THE DATA
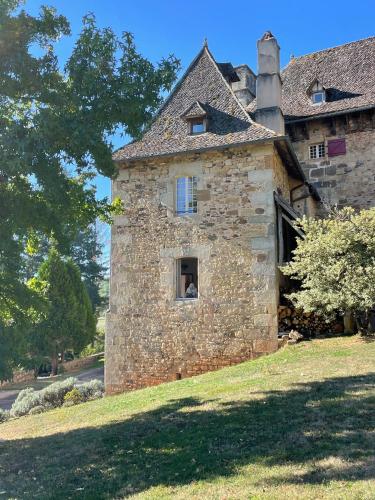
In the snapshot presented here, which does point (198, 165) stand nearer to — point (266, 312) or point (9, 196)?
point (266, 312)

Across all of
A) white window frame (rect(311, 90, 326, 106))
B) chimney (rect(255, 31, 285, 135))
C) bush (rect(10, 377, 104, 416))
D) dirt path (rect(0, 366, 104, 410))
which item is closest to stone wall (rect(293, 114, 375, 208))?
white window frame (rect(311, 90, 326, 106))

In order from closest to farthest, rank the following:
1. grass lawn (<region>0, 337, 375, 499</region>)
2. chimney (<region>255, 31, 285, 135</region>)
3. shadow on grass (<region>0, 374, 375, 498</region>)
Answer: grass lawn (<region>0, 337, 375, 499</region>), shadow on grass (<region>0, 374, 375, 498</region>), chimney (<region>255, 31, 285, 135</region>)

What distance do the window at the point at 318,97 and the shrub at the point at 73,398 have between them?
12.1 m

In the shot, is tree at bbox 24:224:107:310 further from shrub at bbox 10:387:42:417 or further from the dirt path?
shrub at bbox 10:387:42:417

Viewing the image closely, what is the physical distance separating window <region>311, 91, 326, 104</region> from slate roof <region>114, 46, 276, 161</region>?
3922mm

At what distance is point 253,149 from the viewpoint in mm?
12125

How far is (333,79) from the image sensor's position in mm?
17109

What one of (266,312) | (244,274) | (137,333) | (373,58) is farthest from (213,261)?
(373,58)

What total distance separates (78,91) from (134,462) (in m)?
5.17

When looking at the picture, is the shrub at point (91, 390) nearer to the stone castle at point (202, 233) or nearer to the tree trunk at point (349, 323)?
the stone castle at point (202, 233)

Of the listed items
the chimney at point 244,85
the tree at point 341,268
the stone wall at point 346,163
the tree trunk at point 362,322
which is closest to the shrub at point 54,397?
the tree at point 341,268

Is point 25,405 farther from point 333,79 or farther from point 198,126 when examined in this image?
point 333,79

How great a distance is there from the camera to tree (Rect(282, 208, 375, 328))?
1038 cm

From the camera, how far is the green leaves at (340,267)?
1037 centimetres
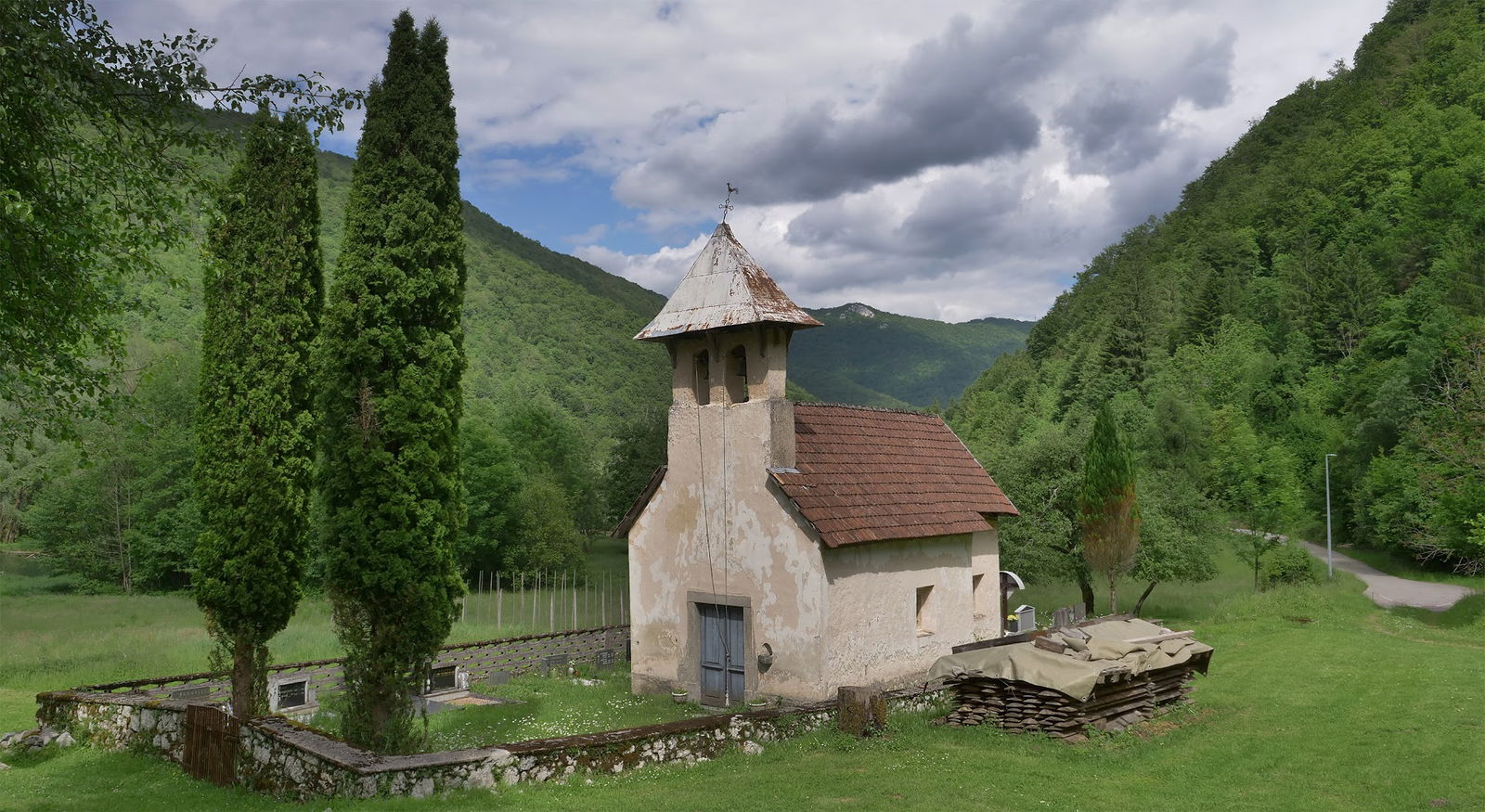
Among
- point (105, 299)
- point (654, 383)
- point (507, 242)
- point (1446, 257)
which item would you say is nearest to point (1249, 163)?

STATED EXERCISE
Extract, exactly as written, the span of lines from the one holding "Viewing the image" through the last line, inclusive. Skip any picture.

RESPONSE TO THE TASK
Viewing the image closely, what is the physical distance separating window <region>311, 91, 326, 104</region> from slate roof <region>114, 46, 276, 161</region>?
3922mm

At what distance is point 253,149 from the viewpoint in mm?
12125

How far is (333,79) from the image sensor's position in mm?
17109

What one of (266,312) | (244,274) | (137,333) | (373,58) is farthest from (213,261)?
(373,58)

What total distance separates (78,91) from (134,462) (in m)?
5.17

When looking at the picture, is the shrub at point (91, 390) nearer to the stone castle at point (202, 233) or nearer to the tree trunk at point (349, 323)?
the stone castle at point (202, 233)

Of the listed items
the chimney at point 244,85
the tree at point 341,268
the stone wall at point 346,163
the tree trunk at point 362,322
which is closest to the shrub at point 54,397?
the tree at point 341,268

Is point 25,405 farther from point 333,79 or farther from point 198,126 when examined in this image?
point 333,79

How great a distance is there from the camera to tree (Rect(282, 208, 375, 328))?
1038 cm

From the camera, how far is the green leaves at (340,267)?
1037 centimetres
Among
- point (105, 299)
- point (654, 383)
- point (507, 242)
- point (1446, 257)
which item would you say is nearest to point (1249, 163)?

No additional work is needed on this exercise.